I am feeding Tootsie only Primal. she weighs 9 pounds though. she gets 2 blocks for each feeding and eats 2 times a day with no treats except sometimes a couple licks of yogurt

I used the feeding calculator on the Primal site as a guide to try to figure out the right amount to feed her. 

here is the link to it
Feeding, Transition and Safety for Raw Dog Food Diets


----------



## woodard2009 (Aug 4, 2010)

Sounds like you might have to up her feeding a little bit. I don't feed just primal. I alternate meals, but I give 2 blocks of the primal duck. She's 7 1/2 lbs tho. She doesn't really get snacks. Maybe the occasional garden green bean.


----------



## Huly (Mar 5, 2012)

Also it depends on the dog's metabolism. I swear BG eats more but Sonny is bigger. No clue how or why


----------



## lulu'smom (Jan 4, 2012)

I called myself following the feeding calculator pretty fairly.

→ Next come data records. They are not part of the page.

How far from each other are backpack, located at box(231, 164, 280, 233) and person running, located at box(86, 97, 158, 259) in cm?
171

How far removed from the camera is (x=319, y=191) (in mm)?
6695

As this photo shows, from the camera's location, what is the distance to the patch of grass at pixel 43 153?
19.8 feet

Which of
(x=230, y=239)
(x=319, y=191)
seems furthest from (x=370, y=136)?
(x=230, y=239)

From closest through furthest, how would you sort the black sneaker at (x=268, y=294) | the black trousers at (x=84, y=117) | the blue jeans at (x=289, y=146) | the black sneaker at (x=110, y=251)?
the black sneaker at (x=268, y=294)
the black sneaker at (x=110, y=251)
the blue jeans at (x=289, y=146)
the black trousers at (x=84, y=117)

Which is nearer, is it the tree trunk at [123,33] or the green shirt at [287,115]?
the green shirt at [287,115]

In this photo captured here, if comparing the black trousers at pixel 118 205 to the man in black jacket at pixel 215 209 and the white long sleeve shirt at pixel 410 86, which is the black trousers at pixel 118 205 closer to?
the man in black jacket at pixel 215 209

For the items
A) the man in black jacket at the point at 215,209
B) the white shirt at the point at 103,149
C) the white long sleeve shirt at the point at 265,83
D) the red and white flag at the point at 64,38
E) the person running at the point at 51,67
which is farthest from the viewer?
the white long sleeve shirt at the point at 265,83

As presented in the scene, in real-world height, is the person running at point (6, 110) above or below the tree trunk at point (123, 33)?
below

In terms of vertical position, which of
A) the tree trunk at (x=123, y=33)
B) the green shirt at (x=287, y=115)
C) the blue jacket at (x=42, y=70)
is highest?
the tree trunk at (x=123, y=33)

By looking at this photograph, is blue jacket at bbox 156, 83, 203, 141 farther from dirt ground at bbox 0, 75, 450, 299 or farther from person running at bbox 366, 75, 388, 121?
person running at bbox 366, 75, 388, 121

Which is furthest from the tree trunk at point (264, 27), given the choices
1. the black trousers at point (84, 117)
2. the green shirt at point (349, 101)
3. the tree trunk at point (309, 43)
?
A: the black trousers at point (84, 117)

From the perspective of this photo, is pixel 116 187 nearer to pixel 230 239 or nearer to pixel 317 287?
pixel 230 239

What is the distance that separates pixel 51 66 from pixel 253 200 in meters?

With beef though she would not quite get 2 blocks a day--1 per meal, but I don't feed only beef, so I give her the full block with her one beef meal. A great weight for her is 5 lbs 8 to 10 ozs. She has gotten as high as a bit over 6 lbs, and I back her down on her food. Right now she's at about 5 lbs 3 - 4 oz. That's too low. I'm going to add a meal and have her urine checked. If their are crystals in her urine, we will do full bloodwork as before. I am just hoping I'm just not feeding enough. 

Thanks everyone for your answers!!


----------



## elaina (Jul 1, 2008)

Tina, let us know what the results are of the urine test. now you got me thinking about my Tootsie but I think she is fine. she actually has lost a lot of weight since I switched her to the all Primal diet. but I wanted her to lose weight so, I was going by the lose weight option on the feeding calculator. now she's at the perfect weight and she has only been maintaining for a short time. I don't want her to lose anymore weight. she loves to eat and will eat as much as is offered to her. also, we have been going on some long walks, so ... I think that will make a difference too. maybe I need to increase tootsies food too ....


----------



## lulu'smom (Jan 4, 2012)

Elaine, I went by the non-active option on the feeding calculator. I didn't want Lulu to lose weight, but she is not a very active dog. I guess she may be more active than I thought.  Or she has a faster metabolism. IDK


----------



## Huly (Mar 5, 2012)

lulu'smom said:


> Elaine, I went by the non-active option on the feeding calculator. I didn't want Lulu to lose weight, but she is not a very active dog. I guess she may be more active than I thought.  Or she has a faster metabolism. IDK


That is BG! She is not one to run like Sonny does etc but she eats more and never gains weight!


----------



## KrystalLeigh (Aug 17, 2011)

Huly said:


> That is BG! She is not one to run like Sonny does etc but she eats more and never gains weight!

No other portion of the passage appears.